Member Since: Jun 2005
Location: WV
Posts: 8,131
Sabau said, "Now, I'm in a wonderful relationship with a man that pushes me to be my best, supports me when I succeed and fail, makes me laugh, shows me passion, and I could go on and on and on but I don't want to bore you all."
Sabau, that's not boring at all, and I am truly happy to hear of your success at a loving relationship, especially after recounting your past experiences.
In truth, I've had lots of relationships, maybe too many. I married my husband at age 27 primarily out of fear of being hurt again (after the hippie experiences with which I was ill prepared emotionally and morally), and, like you described your second husband, he wasn't a bad fella, but we were just friends, like brother/sister. I stayed because of our daughter, and only left when she went away to college.

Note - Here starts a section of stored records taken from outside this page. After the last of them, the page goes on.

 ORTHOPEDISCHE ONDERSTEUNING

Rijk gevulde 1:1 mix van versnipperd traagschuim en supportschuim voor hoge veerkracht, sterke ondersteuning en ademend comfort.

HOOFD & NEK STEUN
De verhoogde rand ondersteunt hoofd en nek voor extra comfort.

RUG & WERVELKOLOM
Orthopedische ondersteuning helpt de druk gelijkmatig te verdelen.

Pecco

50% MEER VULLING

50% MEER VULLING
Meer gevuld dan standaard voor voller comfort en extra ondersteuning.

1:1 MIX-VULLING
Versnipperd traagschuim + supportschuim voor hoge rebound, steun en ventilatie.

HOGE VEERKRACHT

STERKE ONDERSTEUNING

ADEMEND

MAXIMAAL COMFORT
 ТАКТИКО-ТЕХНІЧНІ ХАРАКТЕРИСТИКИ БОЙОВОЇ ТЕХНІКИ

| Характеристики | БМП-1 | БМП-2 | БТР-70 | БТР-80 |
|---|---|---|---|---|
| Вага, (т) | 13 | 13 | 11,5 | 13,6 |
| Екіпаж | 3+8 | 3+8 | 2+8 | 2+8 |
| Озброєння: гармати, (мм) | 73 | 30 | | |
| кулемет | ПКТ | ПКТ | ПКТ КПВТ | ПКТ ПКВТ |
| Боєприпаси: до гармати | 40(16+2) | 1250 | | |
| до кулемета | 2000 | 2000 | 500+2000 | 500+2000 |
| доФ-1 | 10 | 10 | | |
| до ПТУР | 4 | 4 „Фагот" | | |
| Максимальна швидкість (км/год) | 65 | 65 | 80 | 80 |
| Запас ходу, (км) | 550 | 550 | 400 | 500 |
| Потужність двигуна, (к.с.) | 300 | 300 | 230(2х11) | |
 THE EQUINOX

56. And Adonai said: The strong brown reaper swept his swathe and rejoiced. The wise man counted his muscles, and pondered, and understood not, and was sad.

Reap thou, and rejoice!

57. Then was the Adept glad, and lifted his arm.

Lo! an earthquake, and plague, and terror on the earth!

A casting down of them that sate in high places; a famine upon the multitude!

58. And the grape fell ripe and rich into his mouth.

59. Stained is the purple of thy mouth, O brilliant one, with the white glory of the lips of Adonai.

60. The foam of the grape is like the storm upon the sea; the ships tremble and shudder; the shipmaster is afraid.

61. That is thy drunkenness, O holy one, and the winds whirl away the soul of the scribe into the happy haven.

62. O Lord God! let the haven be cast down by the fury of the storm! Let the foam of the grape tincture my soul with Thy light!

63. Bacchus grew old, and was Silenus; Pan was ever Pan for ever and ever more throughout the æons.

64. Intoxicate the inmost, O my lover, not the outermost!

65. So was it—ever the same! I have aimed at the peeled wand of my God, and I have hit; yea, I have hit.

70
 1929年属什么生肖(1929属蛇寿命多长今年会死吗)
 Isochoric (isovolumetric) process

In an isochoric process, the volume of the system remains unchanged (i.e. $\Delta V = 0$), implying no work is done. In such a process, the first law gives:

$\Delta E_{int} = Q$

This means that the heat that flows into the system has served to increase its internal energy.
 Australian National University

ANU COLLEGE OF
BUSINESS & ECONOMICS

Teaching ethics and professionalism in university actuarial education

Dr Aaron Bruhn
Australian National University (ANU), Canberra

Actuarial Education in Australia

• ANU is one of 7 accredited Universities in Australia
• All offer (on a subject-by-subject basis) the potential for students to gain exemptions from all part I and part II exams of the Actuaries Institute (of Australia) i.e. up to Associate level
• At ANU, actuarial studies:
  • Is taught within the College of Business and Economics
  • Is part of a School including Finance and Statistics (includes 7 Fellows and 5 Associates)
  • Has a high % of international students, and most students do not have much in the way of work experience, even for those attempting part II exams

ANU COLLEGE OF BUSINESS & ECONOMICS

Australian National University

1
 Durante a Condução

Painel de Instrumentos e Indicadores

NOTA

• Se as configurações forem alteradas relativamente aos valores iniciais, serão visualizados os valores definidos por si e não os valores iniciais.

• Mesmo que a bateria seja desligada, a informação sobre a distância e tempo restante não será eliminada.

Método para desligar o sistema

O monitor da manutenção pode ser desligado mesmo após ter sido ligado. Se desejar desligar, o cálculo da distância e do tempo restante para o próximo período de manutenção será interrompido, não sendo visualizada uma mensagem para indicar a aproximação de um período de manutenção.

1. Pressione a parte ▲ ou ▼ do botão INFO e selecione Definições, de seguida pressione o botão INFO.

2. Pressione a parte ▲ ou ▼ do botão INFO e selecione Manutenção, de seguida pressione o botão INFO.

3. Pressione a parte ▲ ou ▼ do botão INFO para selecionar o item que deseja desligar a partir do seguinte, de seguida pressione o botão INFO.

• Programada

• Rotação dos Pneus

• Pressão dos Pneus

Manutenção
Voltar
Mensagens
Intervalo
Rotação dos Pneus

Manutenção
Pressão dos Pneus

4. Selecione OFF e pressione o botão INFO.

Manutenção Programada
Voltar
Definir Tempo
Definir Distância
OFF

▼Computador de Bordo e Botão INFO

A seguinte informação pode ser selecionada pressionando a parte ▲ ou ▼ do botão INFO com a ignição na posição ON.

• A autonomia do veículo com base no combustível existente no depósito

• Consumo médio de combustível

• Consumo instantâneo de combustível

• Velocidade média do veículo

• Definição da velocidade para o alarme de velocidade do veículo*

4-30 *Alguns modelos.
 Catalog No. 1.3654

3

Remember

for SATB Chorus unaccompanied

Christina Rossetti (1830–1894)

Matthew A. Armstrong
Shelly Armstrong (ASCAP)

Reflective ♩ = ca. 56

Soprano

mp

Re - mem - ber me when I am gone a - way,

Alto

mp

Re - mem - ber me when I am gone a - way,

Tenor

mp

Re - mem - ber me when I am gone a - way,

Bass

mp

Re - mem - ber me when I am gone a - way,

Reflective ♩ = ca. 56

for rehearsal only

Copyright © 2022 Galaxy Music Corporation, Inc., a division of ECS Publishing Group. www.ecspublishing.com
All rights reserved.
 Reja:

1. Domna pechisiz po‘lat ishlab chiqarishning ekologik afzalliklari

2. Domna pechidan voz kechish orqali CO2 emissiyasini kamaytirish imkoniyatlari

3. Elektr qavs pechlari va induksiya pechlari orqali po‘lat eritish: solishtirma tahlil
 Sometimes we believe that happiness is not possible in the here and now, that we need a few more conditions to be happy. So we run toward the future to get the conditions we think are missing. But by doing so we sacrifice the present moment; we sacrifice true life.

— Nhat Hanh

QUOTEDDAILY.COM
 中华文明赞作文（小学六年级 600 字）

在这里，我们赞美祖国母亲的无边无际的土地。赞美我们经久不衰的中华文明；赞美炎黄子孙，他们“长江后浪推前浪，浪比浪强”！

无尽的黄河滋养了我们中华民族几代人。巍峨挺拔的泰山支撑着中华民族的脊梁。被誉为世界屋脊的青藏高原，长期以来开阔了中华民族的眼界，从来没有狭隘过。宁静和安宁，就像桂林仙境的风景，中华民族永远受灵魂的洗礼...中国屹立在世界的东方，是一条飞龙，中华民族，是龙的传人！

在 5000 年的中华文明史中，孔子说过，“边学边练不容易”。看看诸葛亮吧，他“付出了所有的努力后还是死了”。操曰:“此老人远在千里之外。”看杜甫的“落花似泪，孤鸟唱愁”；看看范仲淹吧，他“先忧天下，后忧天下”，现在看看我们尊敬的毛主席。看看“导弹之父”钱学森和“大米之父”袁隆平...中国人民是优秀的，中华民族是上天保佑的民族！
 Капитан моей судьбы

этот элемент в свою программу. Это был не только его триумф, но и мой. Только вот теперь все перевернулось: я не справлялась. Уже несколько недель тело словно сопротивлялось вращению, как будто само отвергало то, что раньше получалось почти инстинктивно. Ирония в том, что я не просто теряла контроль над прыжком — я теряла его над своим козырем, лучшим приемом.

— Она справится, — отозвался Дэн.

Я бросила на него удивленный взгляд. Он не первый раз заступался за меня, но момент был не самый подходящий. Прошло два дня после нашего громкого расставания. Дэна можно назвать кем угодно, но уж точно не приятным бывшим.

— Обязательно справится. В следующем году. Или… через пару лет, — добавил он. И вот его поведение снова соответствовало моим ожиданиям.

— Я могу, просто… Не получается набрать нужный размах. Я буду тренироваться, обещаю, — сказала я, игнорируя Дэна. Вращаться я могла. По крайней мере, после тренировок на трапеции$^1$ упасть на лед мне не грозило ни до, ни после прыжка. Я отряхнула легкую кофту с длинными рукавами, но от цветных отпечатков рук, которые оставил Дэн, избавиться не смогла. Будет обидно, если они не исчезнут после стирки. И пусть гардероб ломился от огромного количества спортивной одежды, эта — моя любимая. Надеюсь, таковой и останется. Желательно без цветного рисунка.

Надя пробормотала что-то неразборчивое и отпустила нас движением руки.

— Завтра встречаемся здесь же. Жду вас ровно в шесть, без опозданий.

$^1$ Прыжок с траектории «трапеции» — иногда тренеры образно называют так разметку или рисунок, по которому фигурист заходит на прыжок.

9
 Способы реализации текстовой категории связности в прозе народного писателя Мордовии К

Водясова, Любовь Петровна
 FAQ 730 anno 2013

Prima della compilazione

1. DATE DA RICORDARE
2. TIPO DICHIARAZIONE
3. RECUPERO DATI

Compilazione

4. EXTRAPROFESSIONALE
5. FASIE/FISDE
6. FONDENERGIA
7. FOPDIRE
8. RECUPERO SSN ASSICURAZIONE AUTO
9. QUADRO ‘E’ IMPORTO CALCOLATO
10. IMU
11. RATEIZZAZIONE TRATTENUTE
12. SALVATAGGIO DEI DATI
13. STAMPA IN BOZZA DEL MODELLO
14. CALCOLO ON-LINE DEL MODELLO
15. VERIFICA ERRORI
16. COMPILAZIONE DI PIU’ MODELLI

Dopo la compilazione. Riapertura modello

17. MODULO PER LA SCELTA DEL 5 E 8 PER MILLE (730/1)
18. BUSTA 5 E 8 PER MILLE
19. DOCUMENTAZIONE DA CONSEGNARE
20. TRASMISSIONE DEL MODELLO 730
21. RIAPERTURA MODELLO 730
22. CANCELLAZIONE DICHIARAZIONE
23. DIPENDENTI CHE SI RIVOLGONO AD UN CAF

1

The experiences I"ve had in dating and trying to form relationships since then have been pretty disastrous, and I am now four years solo, no dating. I'm afraid to even think about it again. I don't even think I want to extend myself again in that way. I was devoted and loving, only to be stepped on like a doormat repeatedly. This is not a pity party, understand, just learning from experience.
Yes, there is still a part of me that grieves over the loss of a loving relationship, but being realisitic, I doubt it will happen now. The other part of me is too self-protective and learning to take care of myself first (for the first time in my life!).